Je l'écrivait encore ce matin, tout le problème est une question de chronologie.
Les arabes parlent de colonisation, tout en sachant pertinemment qu'ils sont les premiers qui ont colonisé Israël (la Judée, la Samarie, Israël).

Les conquêtes arabo-musulmanes sont bien décrites par tout plein de livres d'histoire.

Certains désirent revenir à la situation d'avant 1967.
Et pourquoi pas avant 1920 ?

Israël, en 2009, prouve que l'on peut rester humains en ouvrant les frontières pour apporter de l'aide humanitaire.
Une preuve que la paix est possible.

"Quand on veut, on peut".

Écrit par : Victor DUMITRESCU | 07 janvier 2009

A toutes fins utiles, je vous indique un article, suffisamment équilibré, pour expliquer la situation actuelle.

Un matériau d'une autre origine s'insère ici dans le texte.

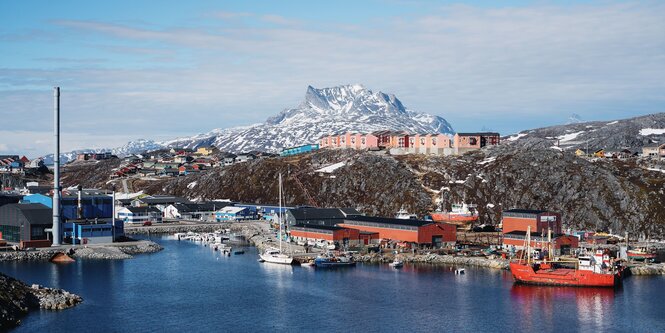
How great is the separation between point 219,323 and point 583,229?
57.2 metres

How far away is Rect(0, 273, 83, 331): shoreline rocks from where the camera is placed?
4347 cm

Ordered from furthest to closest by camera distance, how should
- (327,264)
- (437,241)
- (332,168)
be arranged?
(332,168), (437,241), (327,264)

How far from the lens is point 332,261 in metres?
69.5

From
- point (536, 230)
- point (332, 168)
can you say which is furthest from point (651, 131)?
point (536, 230)

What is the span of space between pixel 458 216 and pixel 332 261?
27.5 metres

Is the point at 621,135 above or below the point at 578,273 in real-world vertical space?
above

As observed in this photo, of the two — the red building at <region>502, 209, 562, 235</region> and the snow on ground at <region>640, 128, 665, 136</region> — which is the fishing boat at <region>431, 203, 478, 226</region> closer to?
the red building at <region>502, 209, 562, 235</region>

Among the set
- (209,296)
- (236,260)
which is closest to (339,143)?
(236,260)

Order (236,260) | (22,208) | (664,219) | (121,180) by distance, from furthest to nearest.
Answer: (121,180) < (664,219) < (22,208) < (236,260)

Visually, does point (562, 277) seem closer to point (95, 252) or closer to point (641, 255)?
point (641, 255)

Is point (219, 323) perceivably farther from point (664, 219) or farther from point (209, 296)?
point (664, 219)

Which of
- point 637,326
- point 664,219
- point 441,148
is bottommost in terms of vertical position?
point 637,326

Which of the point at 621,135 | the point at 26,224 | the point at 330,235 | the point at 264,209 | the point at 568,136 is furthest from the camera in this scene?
the point at 568,136

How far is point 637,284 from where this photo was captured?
201 feet
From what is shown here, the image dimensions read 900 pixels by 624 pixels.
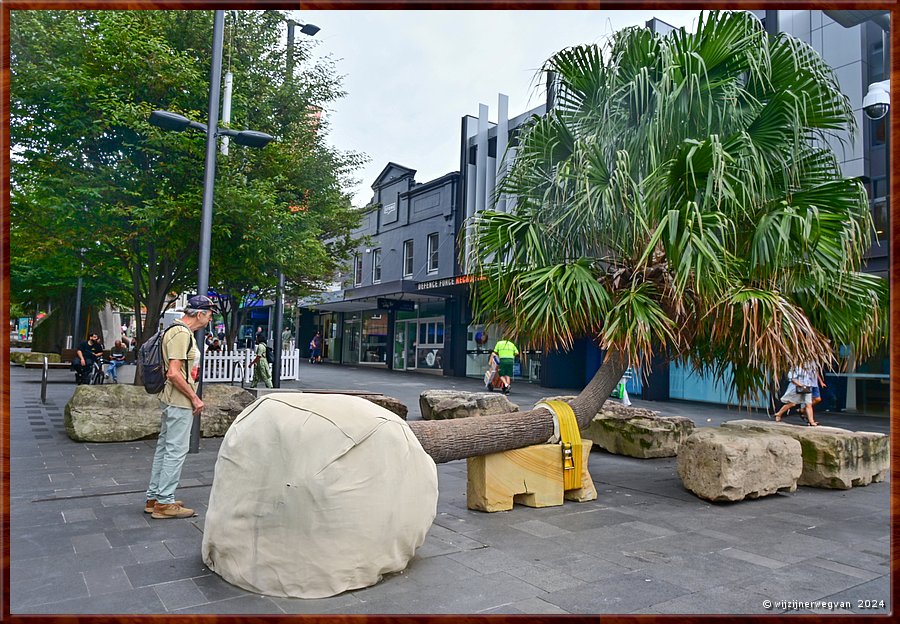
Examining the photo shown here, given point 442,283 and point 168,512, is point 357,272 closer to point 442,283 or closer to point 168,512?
point 442,283

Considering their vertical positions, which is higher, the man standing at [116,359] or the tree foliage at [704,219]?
the tree foliage at [704,219]

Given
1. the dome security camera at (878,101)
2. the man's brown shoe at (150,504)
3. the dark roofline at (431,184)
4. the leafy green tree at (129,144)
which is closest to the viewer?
the man's brown shoe at (150,504)

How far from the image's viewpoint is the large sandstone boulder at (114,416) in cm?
878

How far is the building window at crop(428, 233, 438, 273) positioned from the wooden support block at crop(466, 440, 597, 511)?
19707mm

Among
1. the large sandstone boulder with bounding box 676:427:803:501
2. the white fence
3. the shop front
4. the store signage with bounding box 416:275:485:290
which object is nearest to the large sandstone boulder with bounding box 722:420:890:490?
the large sandstone boulder with bounding box 676:427:803:501

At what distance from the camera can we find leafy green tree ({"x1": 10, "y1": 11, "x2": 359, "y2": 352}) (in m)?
9.27

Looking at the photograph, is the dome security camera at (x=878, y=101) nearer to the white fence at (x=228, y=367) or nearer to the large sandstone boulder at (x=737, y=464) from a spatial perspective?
the large sandstone boulder at (x=737, y=464)

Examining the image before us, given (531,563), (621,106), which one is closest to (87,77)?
(621,106)

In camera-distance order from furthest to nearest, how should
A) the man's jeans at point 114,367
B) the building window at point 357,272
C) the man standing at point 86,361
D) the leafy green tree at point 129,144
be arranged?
1. the building window at point 357,272
2. the man's jeans at point 114,367
3. the man standing at point 86,361
4. the leafy green tree at point 129,144

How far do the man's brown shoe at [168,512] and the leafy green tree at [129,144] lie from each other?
5.76m

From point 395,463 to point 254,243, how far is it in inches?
315

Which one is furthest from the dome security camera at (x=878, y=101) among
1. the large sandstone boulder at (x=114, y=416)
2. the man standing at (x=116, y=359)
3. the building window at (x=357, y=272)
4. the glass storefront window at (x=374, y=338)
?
the building window at (x=357, y=272)

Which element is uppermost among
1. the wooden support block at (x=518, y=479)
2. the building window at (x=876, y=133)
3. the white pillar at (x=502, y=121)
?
the white pillar at (x=502, y=121)

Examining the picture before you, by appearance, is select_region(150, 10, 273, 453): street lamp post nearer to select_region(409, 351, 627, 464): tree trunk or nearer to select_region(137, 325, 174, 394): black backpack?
select_region(137, 325, 174, 394): black backpack
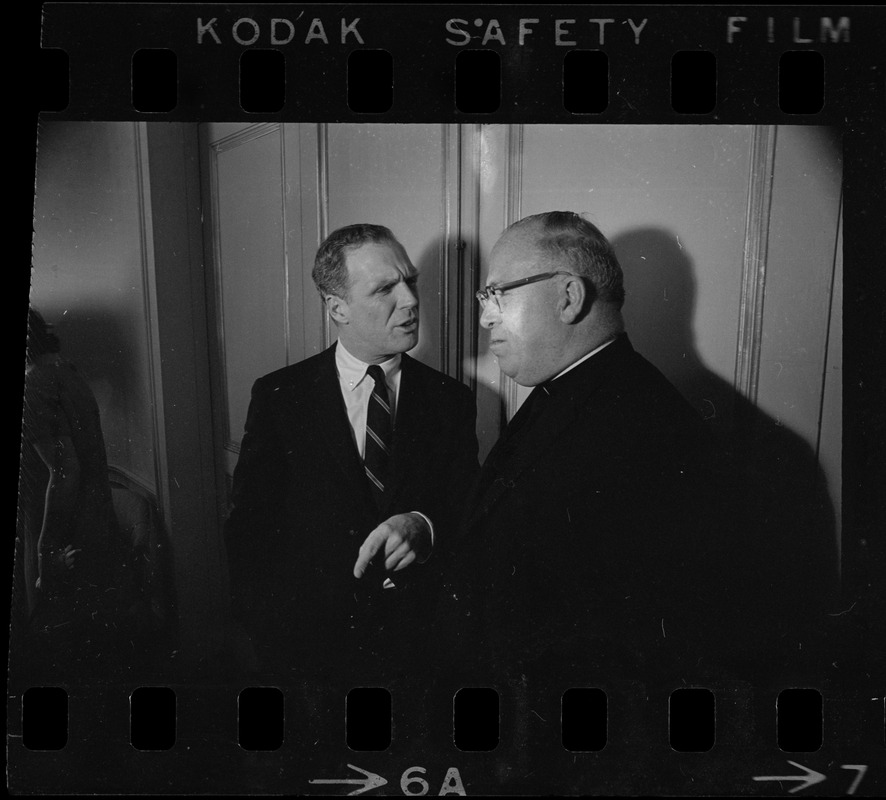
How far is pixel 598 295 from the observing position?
54.0 inches

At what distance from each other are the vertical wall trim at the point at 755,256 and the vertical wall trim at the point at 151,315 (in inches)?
37.5

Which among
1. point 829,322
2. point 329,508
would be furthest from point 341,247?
point 829,322

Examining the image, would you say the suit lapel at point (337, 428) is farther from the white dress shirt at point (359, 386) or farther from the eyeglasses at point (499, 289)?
the eyeglasses at point (499, 289)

www.lemonde.fr/la-guerre-de-gaza/article/2009/01/07/dialoguer-prudemment-avec-le-hamas_1138644_1137859.html

Le journal "Le Monde" n'est pas réputé pour sa position pro-Israël, mais bien le contraire.

Écrit par : Victor DUMITRESCU | 07 janvier 2009

Un grand merci, Monsieur Dumitrescu, de m'avoir signalé cet excellent article qui brosse un tableau le plus élargi possible des différents paramètres de la situation si pathétique que traversent actuellement Israël et la Palestine.

Écrit par : Marie-France de Meuron | 07 janvier 2009

A votre service, chère madame.
Il ne nous reste plus, à nous, simples observateurs bien lointains, qu'espérer une trêve aussi longue que possible.